Les considérations suivantes appuient la compatibilité de ces modifications avec l'article 8 de la Charte. La communication n'est autorisée que si CANAFE a déjà des motifs raisonnables de soupçonner que les renseignements seraient pertinents à l'enquête sur une infraction de blanchiment d'argent, de financement des activités terroristes ou d'évasion des sanctions, ou sur une menace à la sécurité nationale, et qu'il serait donc déjà tenu de les communiquer au service de police compétent et à d'autres organismes. La divulgation au commissaire aux élections fédérales serait accessoire aux obligations de divulgation existantes et refléterait le fait que les renseignements liés au blanchiment d'argent, au financement des activités terroristes, à l'évasion des sanctions et aux menaces à la sécurité nationale peuvent révéler des renseignements pertinents aux infractions et aux violations liées aux élections.
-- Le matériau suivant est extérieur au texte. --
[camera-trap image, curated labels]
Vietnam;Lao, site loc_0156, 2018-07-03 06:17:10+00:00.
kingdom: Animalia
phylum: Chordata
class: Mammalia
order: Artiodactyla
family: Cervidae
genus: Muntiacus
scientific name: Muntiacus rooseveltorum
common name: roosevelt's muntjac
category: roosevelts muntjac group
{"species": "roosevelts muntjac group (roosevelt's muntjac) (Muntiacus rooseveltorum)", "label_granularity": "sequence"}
L'obligation de divulgation n'élargirait pas le mandat de CANAFE, mais permettrait la divulgation supplémentaire de renseignements pertinents qui sont déjà divulgués à la police et à d'autres organismes.
Inscription
Le projet de loi exigerait que toutes les entités déclarantes visées par la LRPCFAT soient inscrites auprès de CANAFE et comprendrait des dispositions régissant les demandes d'inscription et de renouvellement d'inscription, ainsi que les circonstances dans lesquelles l'inscription peut être refusée ou révoquée. L'inscription signifie que l'entité présente une demande à CANAFE, après quoi, si diverses exigences sont satisfaites, CANAFE ajoute des renseignements sur l'entité à un rôle qu'il tient à jour. Étant donné que le défaut de s'inscrire auprès de CANAFE constituerait une infraction punissable d'emprisonnement en vertu de l'article 74 de la LRPCFAT, ces mesures sont susceptibles de mettre en jeu le droit à la liberté garanti par l'article 7 de la Charte et devraient donc être conformes aux principes de justice fondamentale, y compris les principes interdisant le caractère arbitraire et la portée excessive.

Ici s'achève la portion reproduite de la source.